BEGIN Records supplied

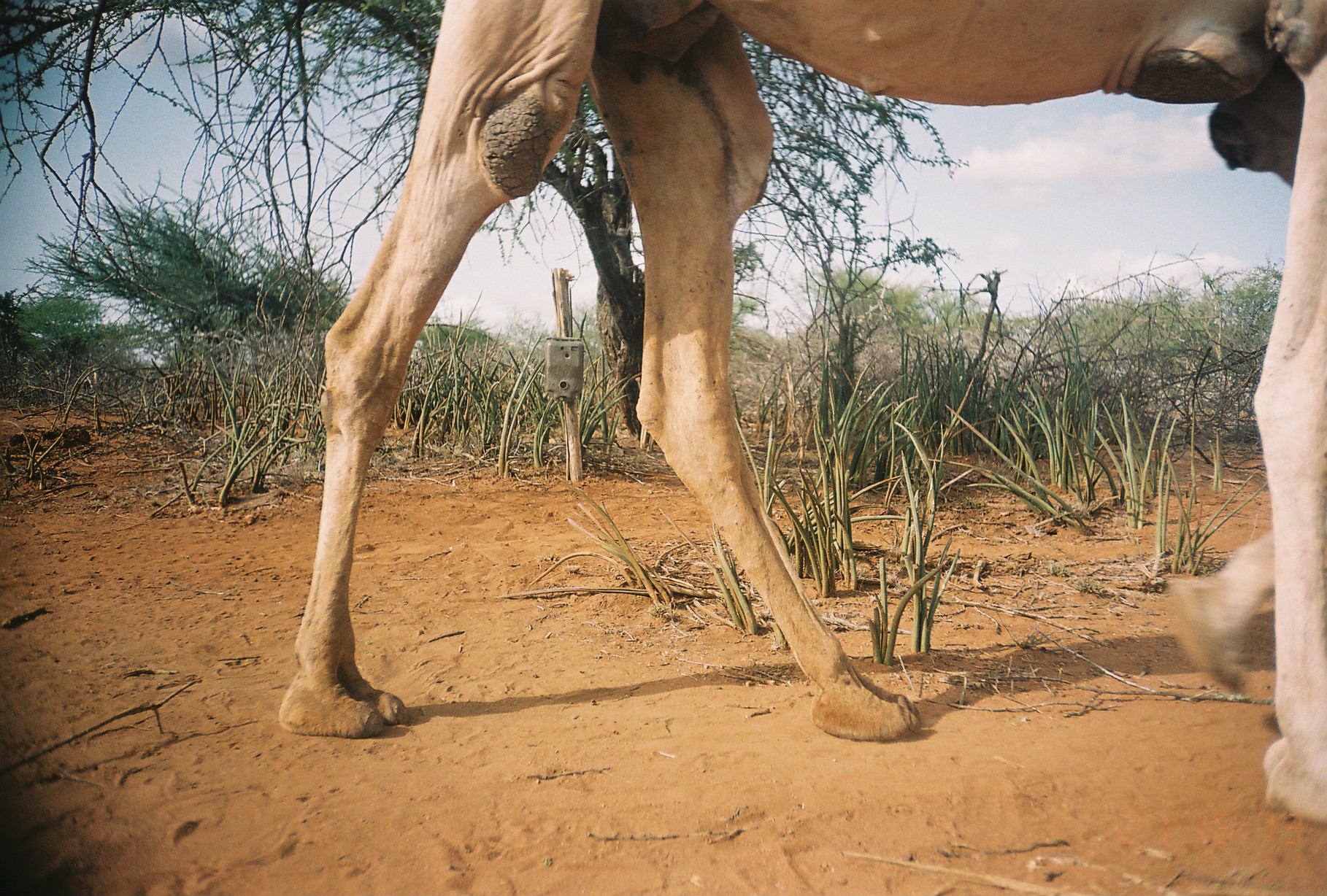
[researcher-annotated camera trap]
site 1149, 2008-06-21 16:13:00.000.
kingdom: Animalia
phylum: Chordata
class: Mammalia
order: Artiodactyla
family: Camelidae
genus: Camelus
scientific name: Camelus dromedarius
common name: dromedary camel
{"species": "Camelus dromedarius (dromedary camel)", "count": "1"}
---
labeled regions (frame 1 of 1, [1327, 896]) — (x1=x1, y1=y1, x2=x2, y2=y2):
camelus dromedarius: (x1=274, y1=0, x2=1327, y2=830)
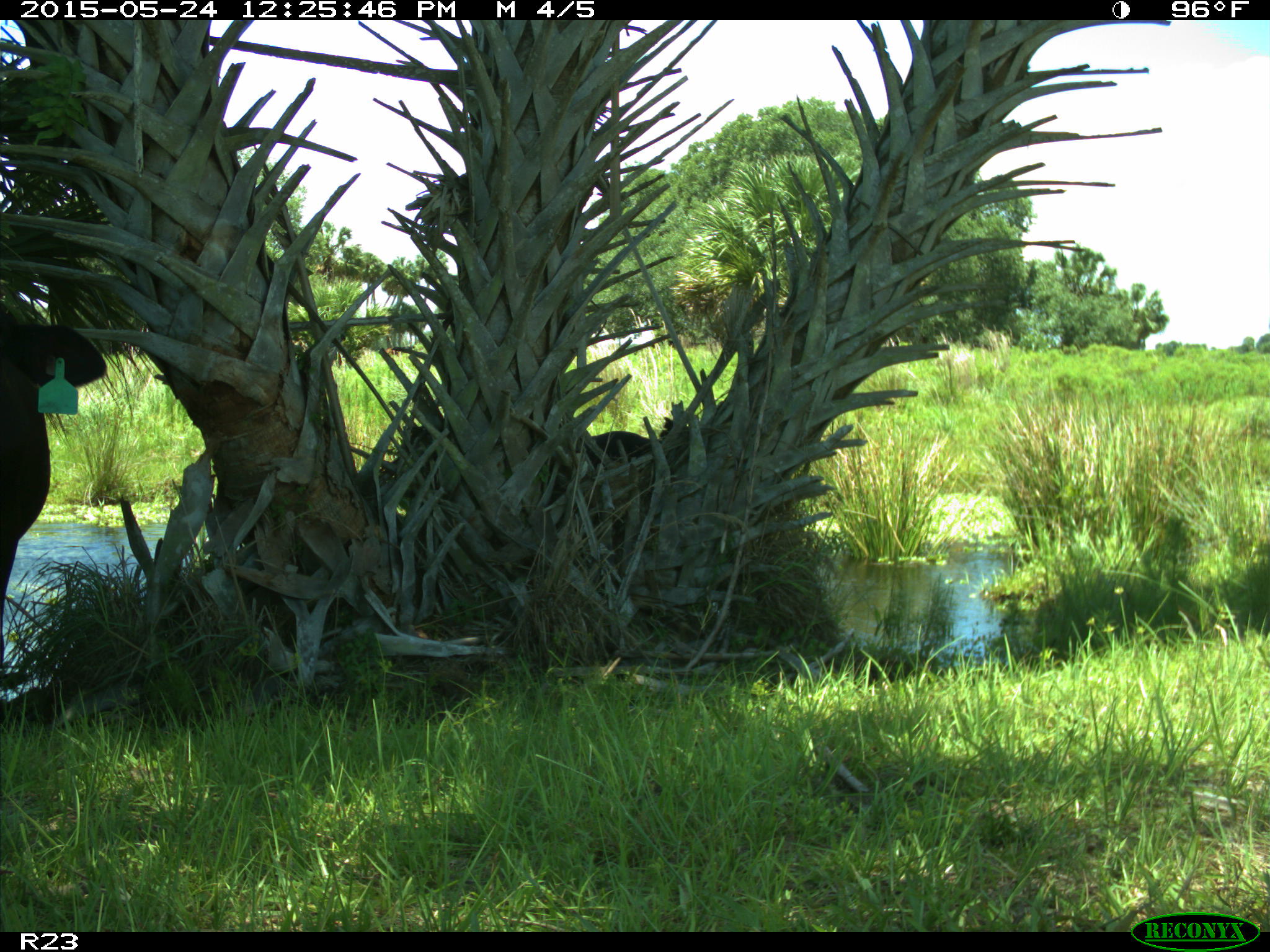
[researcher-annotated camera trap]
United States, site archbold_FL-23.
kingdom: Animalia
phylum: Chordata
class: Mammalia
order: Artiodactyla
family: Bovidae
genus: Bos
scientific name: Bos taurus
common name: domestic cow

END Records supplied

> **Task directions**
Where an entry holds a picture, leave the picture out and output the rest exactly.

> **Solution to the exercise**
[researcher-annotated camera trap]
site 1149, 2008-06-21 16:13:00.000.
kingdom: Animalia
phylum: Chordata
class: Mammalia
order: Artiodactyla
family: Camelidae
genus: Camelus
scientific name: Camelus dromedarius
common name: dromedary camel
{"species": "Camelus dromedarius (dromedary camel)", "count": "1"}
---
labeled regions (frame 1 of 1, [1327, 896]) — (x1=x1, y1=y1, x2=x2, y2=y2):
camelus dromedarius: (x1=274, y1=0, x2=1327, y2=830)
[researcher-annotated camera trap]
United States, site archbold_FL-23.
kingdom: Animalia
phylum: Chordata
class: Mammalia
order: Artiodactyla
family: Bovidae
genus: Bos
scientific name: Bos taurus
common name: domestic cow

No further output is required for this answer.